Artists, writers, actors, singers and dancers are people–not products.  I know that’s a difficult concept for most Americans to grasp, since they think they can buy or boycott anything.  But artists do not STOP being people when they do their art, and they do not stop when they are not doing their art.  People have a right to feelings, emotions, opinions and expression, even if they are uncomfortable for you.  Even if they disagree with you.  ESPECIALLY if they disagree with you.

And if art does not disturb you on some level, if it is just rainbows and sunshine, it is not doing its fundamental job.  Art exists first for itself, and secondly, to make you a better human being.  You cannot be a better human being if you are not challenged, if you are not made to see injustice, if you are not shown your hypocrisies, if you are not confronted with all of who you are, if you are allowed to hide behind “niceness.”

So, yes, my chicken stories are comforting, cute and amusing.  They make you happy and you like them, even when you don’t like what else I might be saying.  But they are not all that I am, and I will not be restricted to them just because you think my words, my stories, my opinions are a product that you can choose to buy or not buy.
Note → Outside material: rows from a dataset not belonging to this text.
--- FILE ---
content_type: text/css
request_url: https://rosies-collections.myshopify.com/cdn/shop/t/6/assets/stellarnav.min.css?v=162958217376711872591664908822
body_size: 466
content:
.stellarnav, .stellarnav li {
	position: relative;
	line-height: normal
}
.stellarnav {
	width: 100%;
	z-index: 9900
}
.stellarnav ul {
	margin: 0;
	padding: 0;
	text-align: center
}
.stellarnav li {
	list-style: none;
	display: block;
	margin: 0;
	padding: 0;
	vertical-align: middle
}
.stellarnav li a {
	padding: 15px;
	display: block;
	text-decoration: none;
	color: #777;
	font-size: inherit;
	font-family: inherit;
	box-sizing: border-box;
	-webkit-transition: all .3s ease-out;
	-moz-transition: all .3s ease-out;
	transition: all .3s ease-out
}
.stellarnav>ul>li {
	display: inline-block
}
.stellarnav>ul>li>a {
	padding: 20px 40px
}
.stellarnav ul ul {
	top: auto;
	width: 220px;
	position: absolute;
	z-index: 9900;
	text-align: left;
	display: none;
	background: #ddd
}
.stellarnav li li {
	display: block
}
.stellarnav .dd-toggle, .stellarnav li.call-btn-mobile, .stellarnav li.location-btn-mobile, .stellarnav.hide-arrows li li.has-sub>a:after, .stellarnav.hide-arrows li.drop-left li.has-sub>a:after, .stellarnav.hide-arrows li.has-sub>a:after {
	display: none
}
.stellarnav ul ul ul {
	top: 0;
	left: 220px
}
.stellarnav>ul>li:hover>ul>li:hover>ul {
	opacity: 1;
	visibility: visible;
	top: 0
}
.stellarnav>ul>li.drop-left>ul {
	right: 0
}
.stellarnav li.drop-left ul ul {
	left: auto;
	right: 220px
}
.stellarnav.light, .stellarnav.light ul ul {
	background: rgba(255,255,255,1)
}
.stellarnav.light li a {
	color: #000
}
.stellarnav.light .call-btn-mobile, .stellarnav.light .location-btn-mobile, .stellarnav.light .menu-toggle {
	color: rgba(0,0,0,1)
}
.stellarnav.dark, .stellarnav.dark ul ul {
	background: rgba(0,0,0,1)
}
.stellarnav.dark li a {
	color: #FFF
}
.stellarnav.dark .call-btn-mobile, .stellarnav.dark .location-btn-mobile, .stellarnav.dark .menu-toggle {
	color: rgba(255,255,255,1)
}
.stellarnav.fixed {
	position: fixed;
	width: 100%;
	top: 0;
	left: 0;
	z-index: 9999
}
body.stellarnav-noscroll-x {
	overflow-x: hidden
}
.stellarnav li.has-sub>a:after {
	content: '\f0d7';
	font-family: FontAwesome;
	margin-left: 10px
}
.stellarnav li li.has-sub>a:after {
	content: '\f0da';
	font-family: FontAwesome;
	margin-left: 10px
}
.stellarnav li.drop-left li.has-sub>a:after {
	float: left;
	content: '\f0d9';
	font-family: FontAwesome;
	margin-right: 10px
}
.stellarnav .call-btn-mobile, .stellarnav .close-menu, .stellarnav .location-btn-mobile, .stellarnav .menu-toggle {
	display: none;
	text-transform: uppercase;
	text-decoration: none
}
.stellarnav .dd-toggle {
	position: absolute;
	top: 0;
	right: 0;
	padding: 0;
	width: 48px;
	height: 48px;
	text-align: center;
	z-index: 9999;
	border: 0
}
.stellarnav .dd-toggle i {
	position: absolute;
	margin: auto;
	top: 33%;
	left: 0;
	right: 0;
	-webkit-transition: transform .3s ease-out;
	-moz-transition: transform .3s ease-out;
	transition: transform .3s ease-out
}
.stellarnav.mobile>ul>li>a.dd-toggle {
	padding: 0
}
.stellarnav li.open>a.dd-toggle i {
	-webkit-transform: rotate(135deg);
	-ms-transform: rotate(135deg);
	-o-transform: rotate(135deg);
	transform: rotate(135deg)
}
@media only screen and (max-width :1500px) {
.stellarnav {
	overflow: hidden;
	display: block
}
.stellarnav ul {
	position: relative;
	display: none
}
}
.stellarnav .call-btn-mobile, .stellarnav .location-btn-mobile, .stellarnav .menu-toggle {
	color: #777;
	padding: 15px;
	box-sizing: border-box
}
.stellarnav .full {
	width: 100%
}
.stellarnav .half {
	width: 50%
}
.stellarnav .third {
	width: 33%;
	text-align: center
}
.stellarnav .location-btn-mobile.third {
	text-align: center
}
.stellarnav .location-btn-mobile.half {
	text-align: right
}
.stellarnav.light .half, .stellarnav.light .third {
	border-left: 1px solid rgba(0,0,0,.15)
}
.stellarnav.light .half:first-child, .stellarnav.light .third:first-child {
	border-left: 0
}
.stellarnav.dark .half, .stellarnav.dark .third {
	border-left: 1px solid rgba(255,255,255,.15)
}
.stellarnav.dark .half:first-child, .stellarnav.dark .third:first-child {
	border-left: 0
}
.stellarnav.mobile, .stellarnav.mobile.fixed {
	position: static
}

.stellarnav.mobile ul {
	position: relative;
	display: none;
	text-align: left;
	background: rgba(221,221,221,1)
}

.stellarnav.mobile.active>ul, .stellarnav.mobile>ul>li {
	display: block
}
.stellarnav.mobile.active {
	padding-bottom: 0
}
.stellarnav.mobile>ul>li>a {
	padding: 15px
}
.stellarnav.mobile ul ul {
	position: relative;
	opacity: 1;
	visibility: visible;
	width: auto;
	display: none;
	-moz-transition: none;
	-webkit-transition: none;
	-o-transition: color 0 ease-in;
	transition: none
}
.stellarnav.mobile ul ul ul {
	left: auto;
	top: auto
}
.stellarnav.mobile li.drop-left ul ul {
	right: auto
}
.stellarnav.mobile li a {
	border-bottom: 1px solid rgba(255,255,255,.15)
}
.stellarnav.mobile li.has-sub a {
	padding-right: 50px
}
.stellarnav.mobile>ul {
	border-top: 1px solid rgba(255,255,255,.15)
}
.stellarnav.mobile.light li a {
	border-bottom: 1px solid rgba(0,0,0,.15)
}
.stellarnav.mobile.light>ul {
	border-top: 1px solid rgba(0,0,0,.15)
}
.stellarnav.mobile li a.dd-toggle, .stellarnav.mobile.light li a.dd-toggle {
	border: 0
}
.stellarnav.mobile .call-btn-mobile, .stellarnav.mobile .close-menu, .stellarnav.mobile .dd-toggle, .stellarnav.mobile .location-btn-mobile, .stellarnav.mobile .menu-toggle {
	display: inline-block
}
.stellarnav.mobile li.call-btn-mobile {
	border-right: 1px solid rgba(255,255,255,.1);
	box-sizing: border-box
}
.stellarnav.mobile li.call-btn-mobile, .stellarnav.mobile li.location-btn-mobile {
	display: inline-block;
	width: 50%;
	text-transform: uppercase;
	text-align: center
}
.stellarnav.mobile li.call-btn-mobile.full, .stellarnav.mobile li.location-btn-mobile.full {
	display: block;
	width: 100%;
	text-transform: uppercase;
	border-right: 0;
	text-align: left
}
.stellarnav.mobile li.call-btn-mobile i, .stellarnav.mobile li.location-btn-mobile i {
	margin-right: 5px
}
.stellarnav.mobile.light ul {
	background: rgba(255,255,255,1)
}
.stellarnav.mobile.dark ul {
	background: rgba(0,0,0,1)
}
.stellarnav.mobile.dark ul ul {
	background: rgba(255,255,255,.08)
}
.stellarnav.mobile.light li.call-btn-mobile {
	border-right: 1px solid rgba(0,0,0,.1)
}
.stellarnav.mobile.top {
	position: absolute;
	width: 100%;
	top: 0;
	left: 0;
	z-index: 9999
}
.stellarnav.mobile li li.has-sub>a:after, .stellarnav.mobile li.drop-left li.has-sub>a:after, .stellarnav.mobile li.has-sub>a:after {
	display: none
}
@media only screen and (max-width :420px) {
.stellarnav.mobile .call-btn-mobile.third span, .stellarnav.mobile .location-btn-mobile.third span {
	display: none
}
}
I have been withdrawing for some time, because America is full of bullies right now. Full of bullies who don’t think they’re bullies at all, but who are cruel, nasty cowards who honestly need a Ralphie rage-drumming in front of the whole school.  I have been nice.  And I have written chicken stories.  And I’ll probably continue to write chicken stories.

But they aren’t all that I am, nor will I be restricted to them.  I’m going to challenge myself, show myself the injustices, expose my hypocrisies and confront both you and me with all that I am.  I won’t hide behind the niceness.
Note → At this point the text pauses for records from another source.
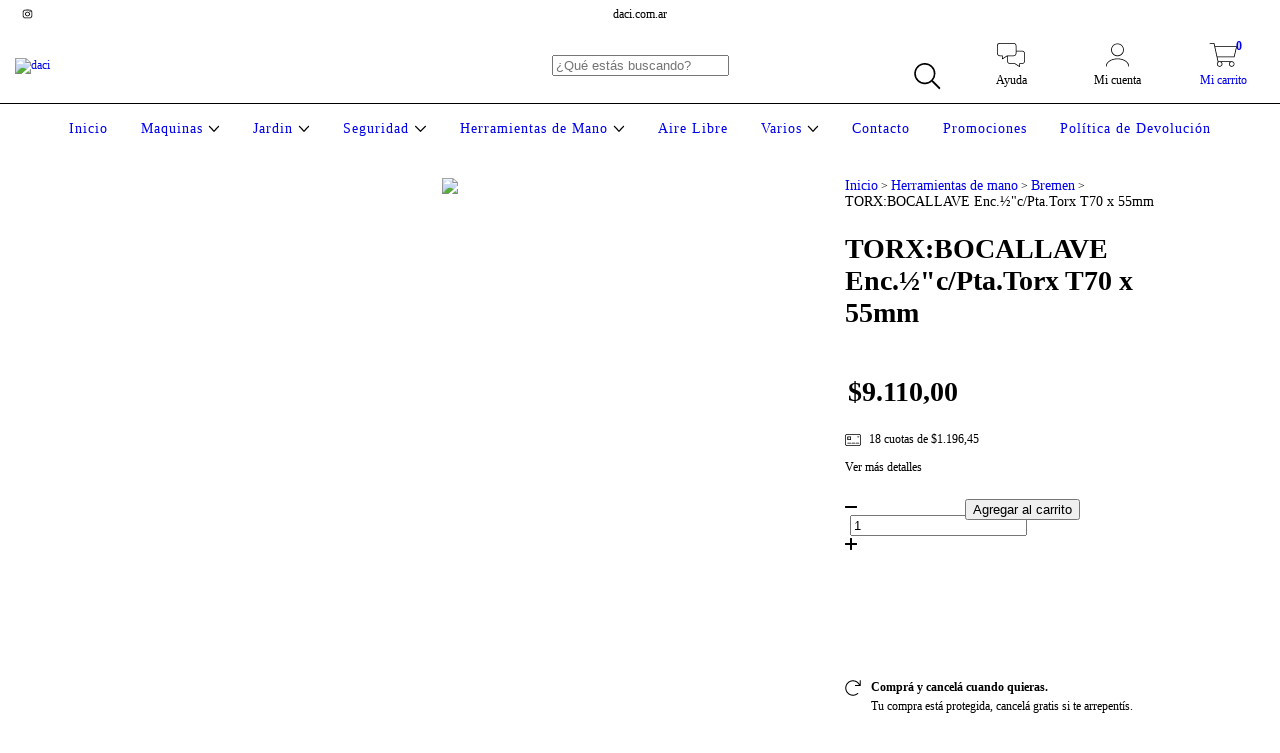

--- FILE ---
content_type: text/plain
request_url: https://www.google-analytics.com/j/collect?v=1&_v=j102&a=1906024448&t=pageview&_s=1&dl=https%3A%2F%2Fwww.daci.com.ar%2Fproductos%2Ftorxbocallave-enc-c-pta-torx-t70-x-55mm%2F&ul=en-us%40posix&dt=TORX%3ABOCALLAVE%20Enc.%C2%BD%22c%2FPta.Torx%20T70%20x%2055mm%20-%20daci&sr=1280x720&vp=1280x720&_u=aGBAgEIJAAAAACAMI~&jid=133611049&gjid=481925688&cid=334140116.1768959654&tid=UA-216362374-1&_gid=1659079085.1768959654&_slc=1&pa=detail&pr1id=99237395&pr1nm=TORX%3ABOCALLAVE%20Enc.%C2%BD%22c%2FPta.Torx%20T70%20x%2055mm&pr1ps=1&z=255793948
body_size: -450
content:
2,cG-Z368X91CMC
If you come along, fine.  But I have no time for bullies, liars and cowards. I blocked my first non-sex-spam follower on Twitter today.  I can do it as many times as necessary.

Time Away

I’ve been gone a long time. About the time I stopped posting, my father found out his cancer had returned and he had only a little while left to be with us. It seemed more important to spend the time with him, rather than to post about food, fashion and crafts here.

He died January 7th. Only now am I beginning to feel my time is my own again.

I fell off the Primal wagon. I may try to jump back on, but right now, I am just keeping track of what I eat, EXACTLY how much (as in, I’m weighing it), and how I feel after. I’m running every other day, close to 5 miles each time.

My world is pretty small at the moment. I’m concentrating on good habits and discipline. I’m still not in a place where my emotions do much soaring, but they’re also not doing a lot of plunging.

For now, that’s good. I have plans. I have big plans.

But for a little while longer, I need to live minute by minute.